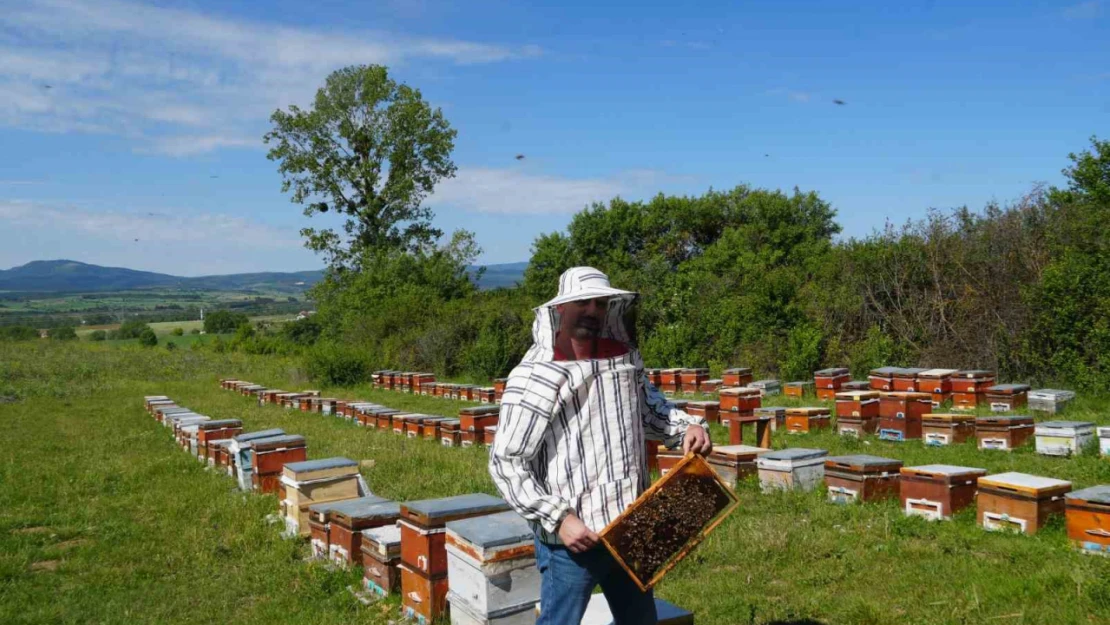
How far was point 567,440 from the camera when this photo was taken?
2502 millimetres

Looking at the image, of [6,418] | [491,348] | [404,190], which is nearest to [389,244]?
[404,190]

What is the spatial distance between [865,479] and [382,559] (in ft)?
11.9

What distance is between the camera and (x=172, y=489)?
841cm

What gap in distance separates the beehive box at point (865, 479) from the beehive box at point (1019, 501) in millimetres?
771

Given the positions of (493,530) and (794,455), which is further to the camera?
(794,455)

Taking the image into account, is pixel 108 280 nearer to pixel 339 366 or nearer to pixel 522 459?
pixel 339 366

Task:
Rewrite the data above, substituting "observer" for every instance of "camera" and changing nothing else. Leave out the pictures.

Written solution:
How far was point 567,440 from the observer when this photo was taken?
2502 millimetres

Looking at the image, of [6,418] | [491,348] | [404,190], which is nearest to [389,244]?
[404,190]

What is the spatial distance between [865,479] and [382,559] (in ft)?
11.9

What distance is between the observer and (x=172, y=489)?
841cm

What gap in distance separates the beehive box at point (865, 479) from the beehive box at point (1019, 501) in millimetres?
771

Given the positions of (493,530) and (794,455), which is further to the observer?
(794,455)

Taking the image into account, is pixel 108 280 nearer to pixel 339 366 or nearer to pixel 522 459?
pixel 339 366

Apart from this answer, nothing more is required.